## BEGIN PASSAGE TO READ
What is USU SHAFT, really?

Old MainLike, totally good question dude. But before I get to that, I want to thank all of you who stopped at our table on the Quad the other day, and am glad for the questions and great feedback. If you left with some unanswered questions, this post is meant to help a bit.

The USU part of the acronym is Utah State University, of course. The school’s most famous building, Old Main, is at the right. (Shout-out to the CS department on the 4th floor!) Established in 1888 as a land-grant institution in Logan, Utah, USU is a strong engineering school with long-standing ties to NASA, the Department of Defense, and aerospace companies such as Boeing and Lockheed-Martin. Interesting fact: USU has developed the highest number of cooperative space experiments with NASA compared to any other university, and has been nicknamed “Space University” by NASA. Pretty cool.

SHAFT stands for “Secular Humanists, Atheists, and Free Thinkers.” I’m giong to break down what each of these means.

Secular Humanism (also called Scientific Humanism) is a philosophy that upholds reason, evidence, and a rejection of supernatural explanations as a basis for moral thought and decision-making. Tenets of the philosophy include:

  • Reason, evidence, and the scientific method are better methods than faith, mysticism or authority for gaining an understanding of ourselves and the world, and for creating human solutions to human problems.
  • A constant search for objective truth, with the understanding that all knowledge is subject to revision and improvement as more evidence is gathered.
  • Political, social, and religious beliefs ought to be tested by each individual and not simply accepted because of faith or tradition.
  • A commitment to bettering this life through better understanding of ourselves, our history, and our human achievements.
  • Building a better world for ourselves and our decendents through an open exchange of ideas, goodwill, tolerance and hard work. We understand that no one is looking out for us except us.
## END PASSAGE TO READ
## BEGIN MATERIAL
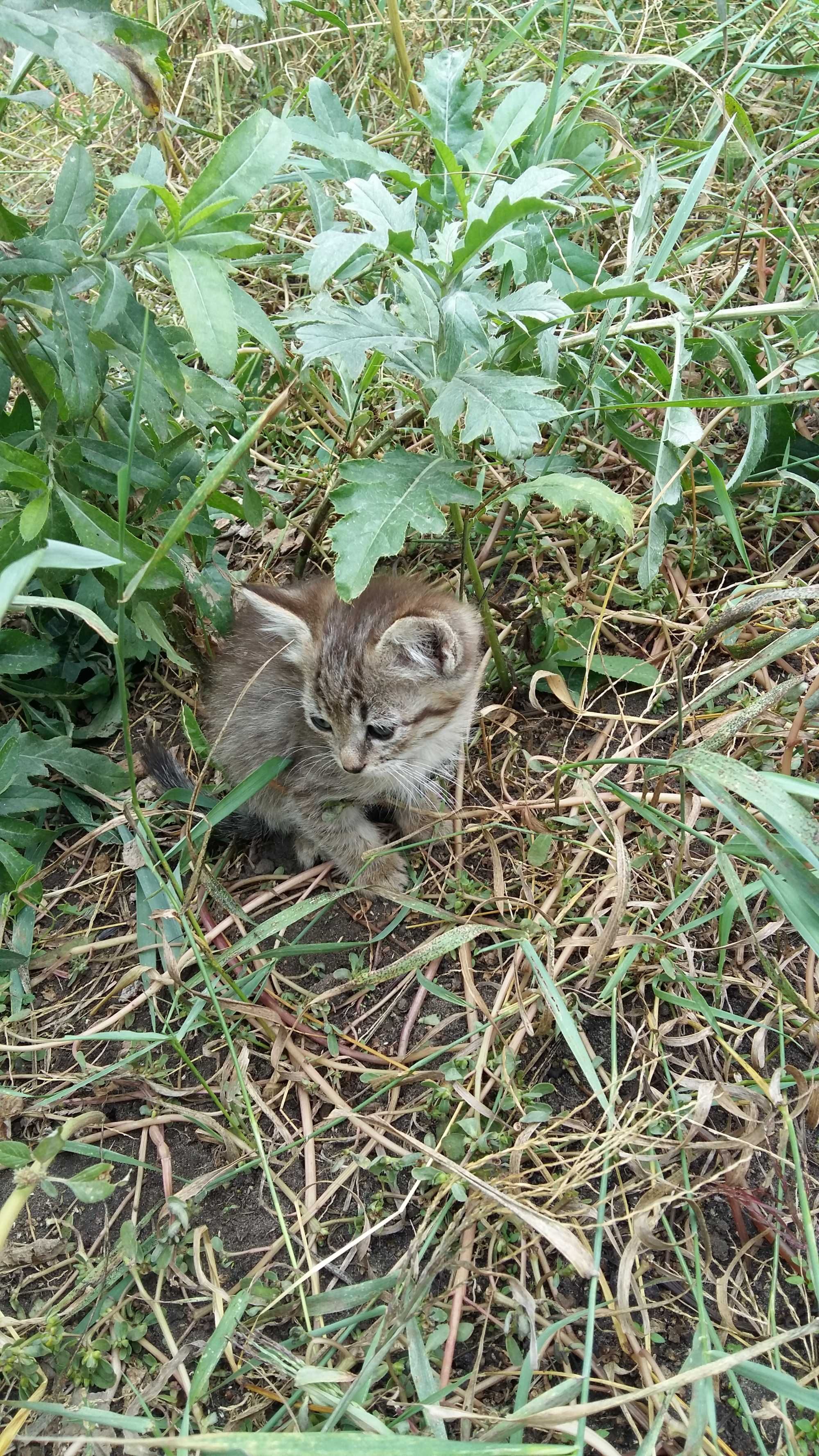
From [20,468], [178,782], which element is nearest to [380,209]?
[20,468]

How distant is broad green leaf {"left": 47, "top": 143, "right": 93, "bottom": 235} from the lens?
7.75 ft

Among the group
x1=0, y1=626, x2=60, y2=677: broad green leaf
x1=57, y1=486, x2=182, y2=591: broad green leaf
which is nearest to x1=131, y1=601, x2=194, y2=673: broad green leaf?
x1=57, y1=486, x2=182, y2=591: broad green leaf

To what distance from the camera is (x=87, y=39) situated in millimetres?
2043

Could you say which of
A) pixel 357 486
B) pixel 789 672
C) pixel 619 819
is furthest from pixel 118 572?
pixel 789 672

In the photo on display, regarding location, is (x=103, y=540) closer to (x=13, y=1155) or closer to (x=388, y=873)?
(x=388, y=873)

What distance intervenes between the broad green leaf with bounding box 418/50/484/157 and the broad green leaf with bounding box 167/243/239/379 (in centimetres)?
93

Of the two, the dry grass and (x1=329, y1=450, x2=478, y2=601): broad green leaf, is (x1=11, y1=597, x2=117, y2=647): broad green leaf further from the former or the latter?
the dry grass

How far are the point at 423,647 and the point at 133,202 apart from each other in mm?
1297

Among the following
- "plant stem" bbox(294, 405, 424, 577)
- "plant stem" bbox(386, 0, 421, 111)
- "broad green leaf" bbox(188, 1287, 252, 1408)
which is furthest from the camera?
"plant stem" bbox(386, 0, 421, 111)

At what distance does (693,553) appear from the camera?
3.13m

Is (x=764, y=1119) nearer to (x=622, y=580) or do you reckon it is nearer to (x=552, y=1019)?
(x=552, y=1019)

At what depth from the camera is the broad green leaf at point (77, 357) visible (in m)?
2.30

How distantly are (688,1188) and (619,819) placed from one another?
0.96 meters

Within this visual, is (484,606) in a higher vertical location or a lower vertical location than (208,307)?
lower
## END MATERIAL
Continue the USU SHAFT post from the point at which it ends. The records bear no relation to the USU SHAFT post.

Atheism, in the broadest since, is simply the absence of belief in deities. It’s not really a position or developed philosophy on its own. The word originates from Greek “atheos” meaning no gods, and interestingly enough was originally applied to anyone who didn’t believe in the classic Olympians of ancient Greece. This included believers of other so-called false gods, or anyone with beliefs that went counter to doctrine. The term has narrowed somewhat to mean someone who has no belief in any god(s).

In practice, many atheists also reject any supernatural explanations or magical thinking, and do not believe in ghosts, leprechauns, psychic phenomena, souls, “magical auras,” or Tom Cruise. While the definition of “atheist” doesn’t strictly preclude any of these ideas, many of the same thought processes that lead to atheism leads to rejecting these others as well. I personally would prefer to simply say “I don’t know” rather than have an evidence-free explanation that doesn’t mean anything.

Finally, the “Free Thinkers” portion refers more or less to just a general open-mindedness. SHAFT has many members who are in fact religious, but value the free exchange of ideas and discussion that SHAFT attempts to produce. While this term is often used to refer to atheists alone, I prefer it to mean essentially “anyone who actually gets what freedom of speech is really for.” If you are religious and not offended or threatened by the mere existence of people who disagree with you, go ahead and claim yourself as a free thinker. And then come to SHAFT meetings.

Please feel free to ask any questions or say whatever else in the comments.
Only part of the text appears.